La Presse Anarchiste

Atrocités nazies

Les jour­naux sont actuel­le­ment rem­plis des récits des atro­ci­tés com­mises dans les camps de repré­sailles nazis.

Nous n’ou­blions pas la bar­ba­rie cruelle entre toutes qui condam­nait toute une col­lec­ti­vi­té à l’ex­ter­mi­na­tion pour le simple fait qu’elle était d’o­ri­gine juive. Cet anti­sé­mi­tisme exa­cer­bé n’é­par­gnait pas plus les enfants que les femmes ou les vieillards. Et nous n’a­vons pas atten­du cette guerre pour le combattre.

* * * * * * *

- **TÂCHE À RÉALISER**: Recopiez mot pour mot, dans l'article ci-dessus sur les atrocités nazies, le passage qui va de « Atrocités nazies » jusqu'à « pour le combattre. » inclus.

* * * * * * *

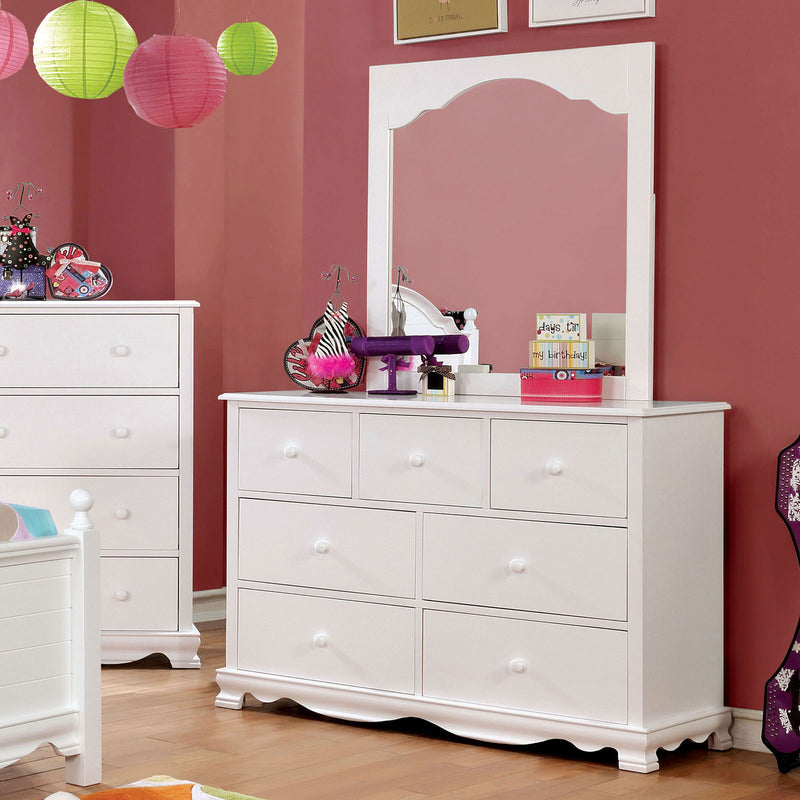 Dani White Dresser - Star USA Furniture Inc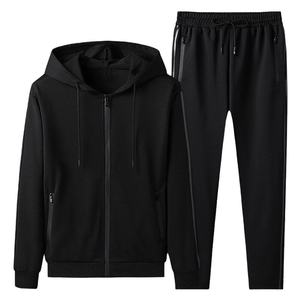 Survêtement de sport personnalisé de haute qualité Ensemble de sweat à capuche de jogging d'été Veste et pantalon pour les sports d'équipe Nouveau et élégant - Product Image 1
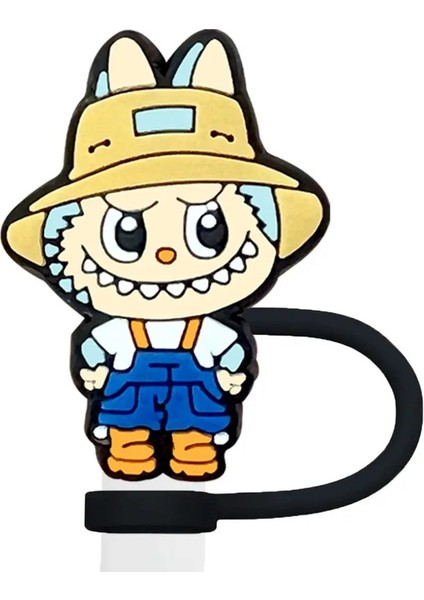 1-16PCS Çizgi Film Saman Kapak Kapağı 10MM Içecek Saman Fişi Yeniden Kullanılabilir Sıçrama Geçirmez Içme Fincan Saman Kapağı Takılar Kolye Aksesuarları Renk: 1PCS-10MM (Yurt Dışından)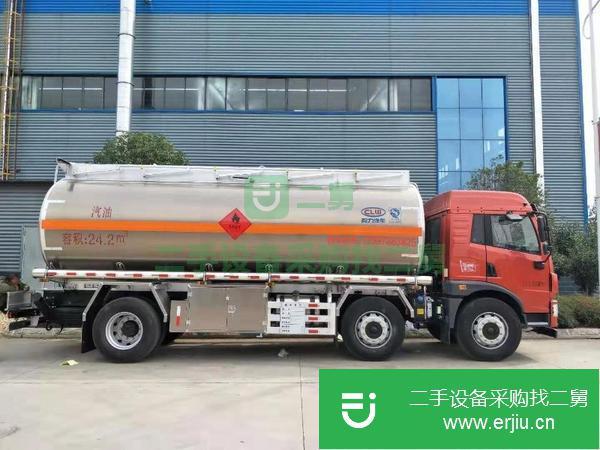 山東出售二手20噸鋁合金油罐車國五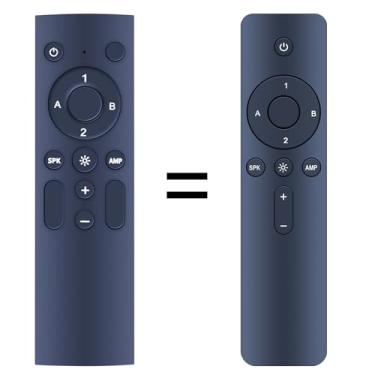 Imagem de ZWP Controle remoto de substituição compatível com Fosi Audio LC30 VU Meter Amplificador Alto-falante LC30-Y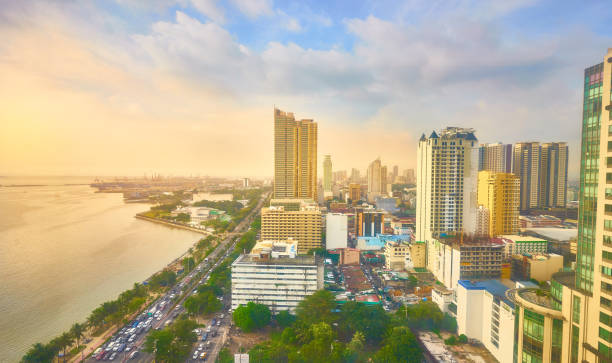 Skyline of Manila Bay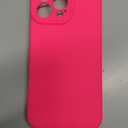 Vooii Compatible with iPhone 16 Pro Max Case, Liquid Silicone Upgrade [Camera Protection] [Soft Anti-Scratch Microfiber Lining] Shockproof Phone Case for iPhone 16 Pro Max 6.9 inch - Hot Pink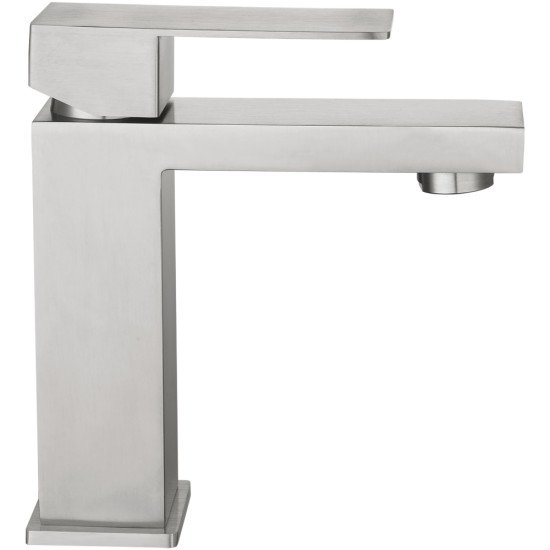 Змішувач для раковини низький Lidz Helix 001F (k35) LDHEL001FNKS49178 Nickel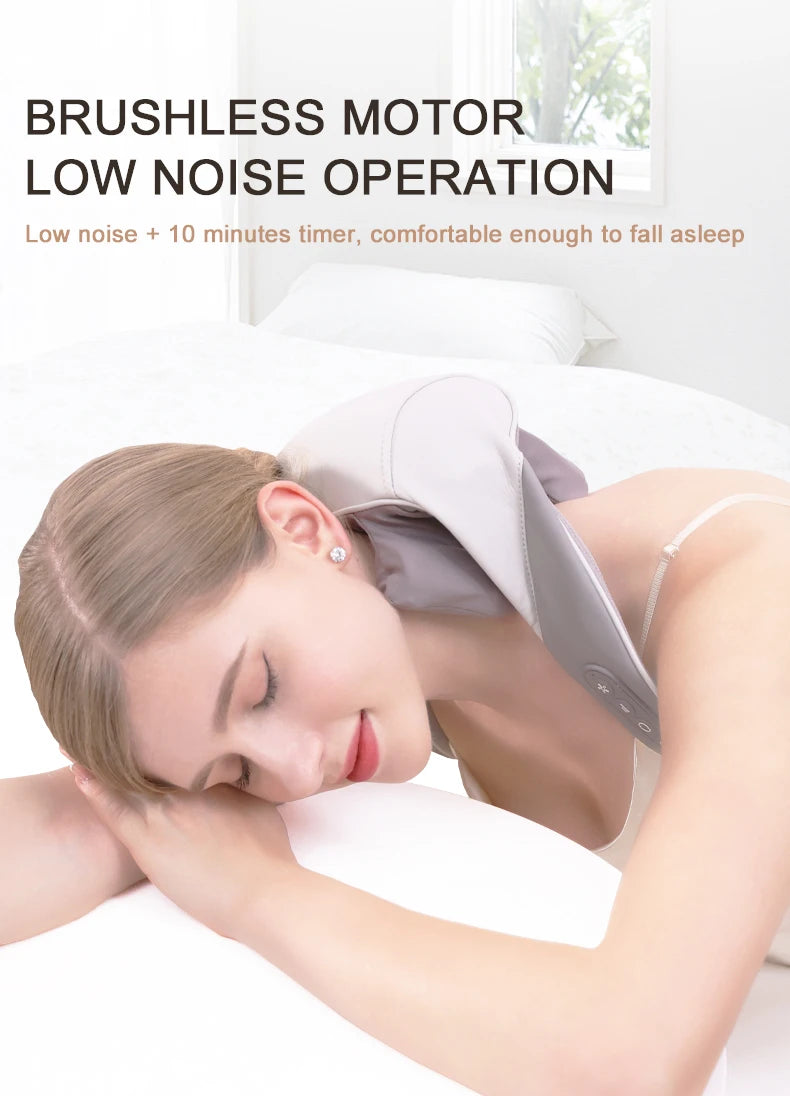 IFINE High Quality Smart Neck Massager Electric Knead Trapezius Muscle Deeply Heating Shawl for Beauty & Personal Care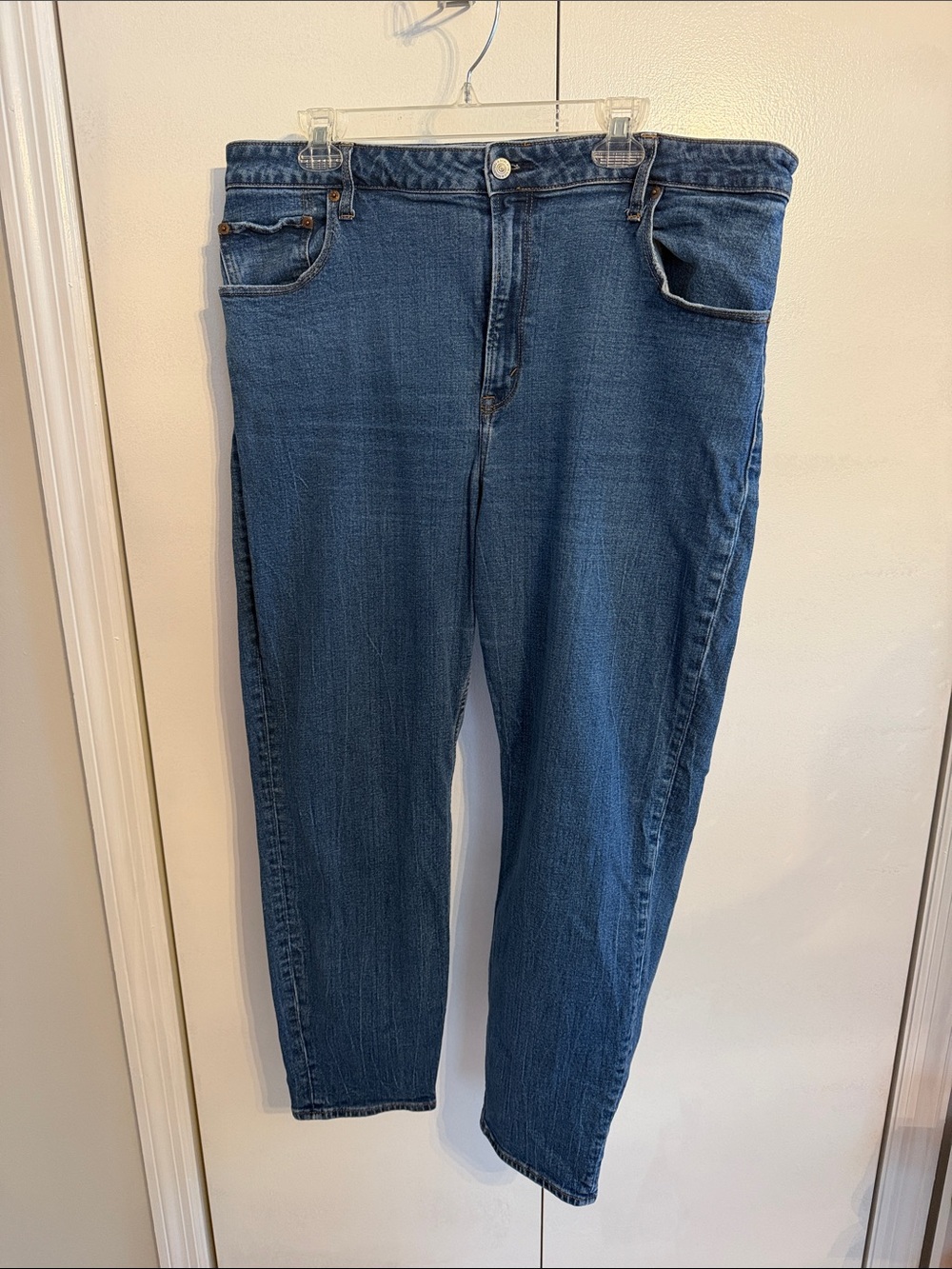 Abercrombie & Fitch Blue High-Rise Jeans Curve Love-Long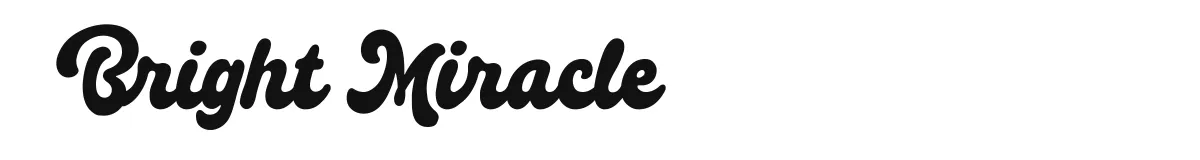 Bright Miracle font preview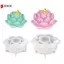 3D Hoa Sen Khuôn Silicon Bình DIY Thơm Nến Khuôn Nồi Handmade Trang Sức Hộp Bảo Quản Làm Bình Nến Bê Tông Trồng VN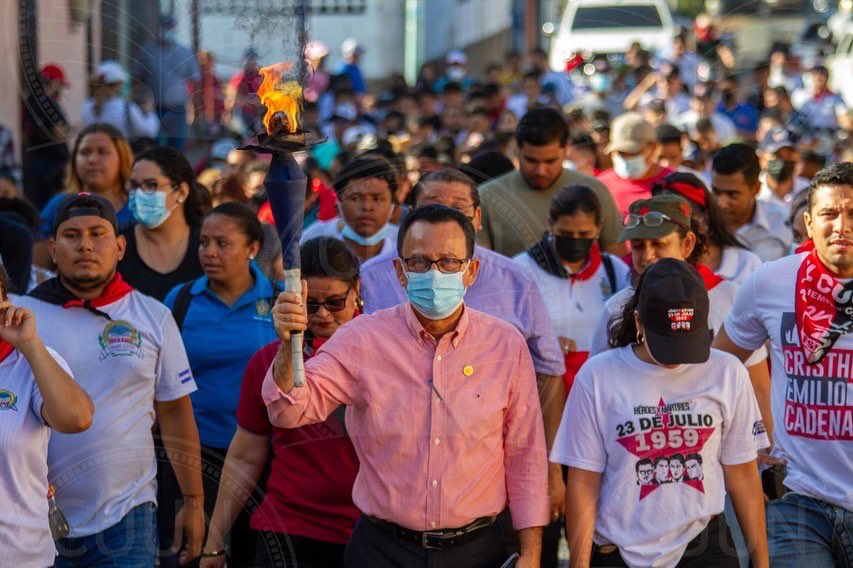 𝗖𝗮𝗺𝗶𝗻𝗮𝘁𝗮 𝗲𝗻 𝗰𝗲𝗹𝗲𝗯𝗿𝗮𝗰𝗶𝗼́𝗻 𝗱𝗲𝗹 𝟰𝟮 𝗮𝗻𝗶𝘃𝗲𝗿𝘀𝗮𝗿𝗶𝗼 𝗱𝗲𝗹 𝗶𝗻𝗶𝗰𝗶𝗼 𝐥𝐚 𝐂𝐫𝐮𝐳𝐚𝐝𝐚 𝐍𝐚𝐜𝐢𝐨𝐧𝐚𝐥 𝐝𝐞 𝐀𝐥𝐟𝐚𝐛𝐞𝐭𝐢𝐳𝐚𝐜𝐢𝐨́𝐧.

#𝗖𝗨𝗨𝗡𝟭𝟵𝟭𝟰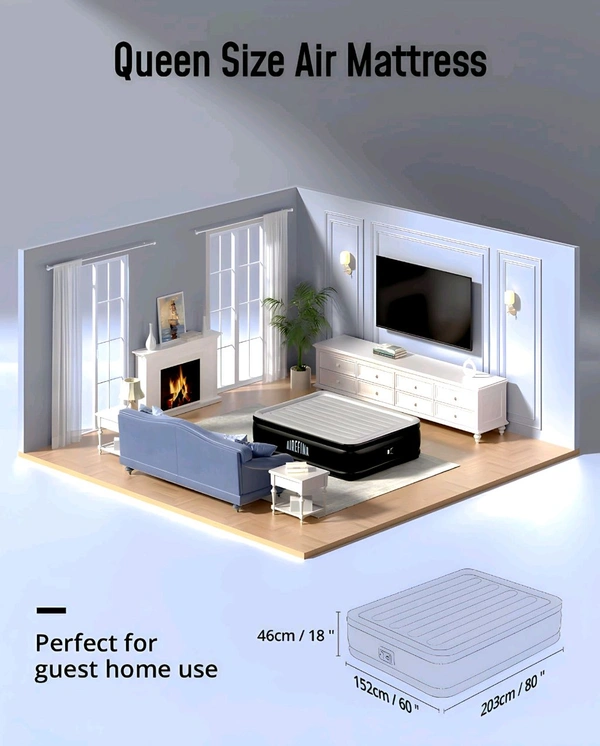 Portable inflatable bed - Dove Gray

* * * * * * *

- **RÉPONSE**:
Atrocités nazies

Les jour­naux sont actuel­le­ment rem­plis des récits des atro­ci­tés com­mises dans les camps de repré­sailles nazis.

Nous n’ou­blions pas la bar­ba­rie cruelle entre toutes qui condam­nait toute une col­lec­ti­vi­té à l’ex­ter­mi­na­tion pour le simple fait qu’elle était d’o­ri­gine juive. Cet anti­sé­mi­tisme exa­cer­bé n’é­par­gnait pas plus les enfants que les femmes ou les vieillards. Et nous n’a­vons pas atten­du cette guerre pour le combattre.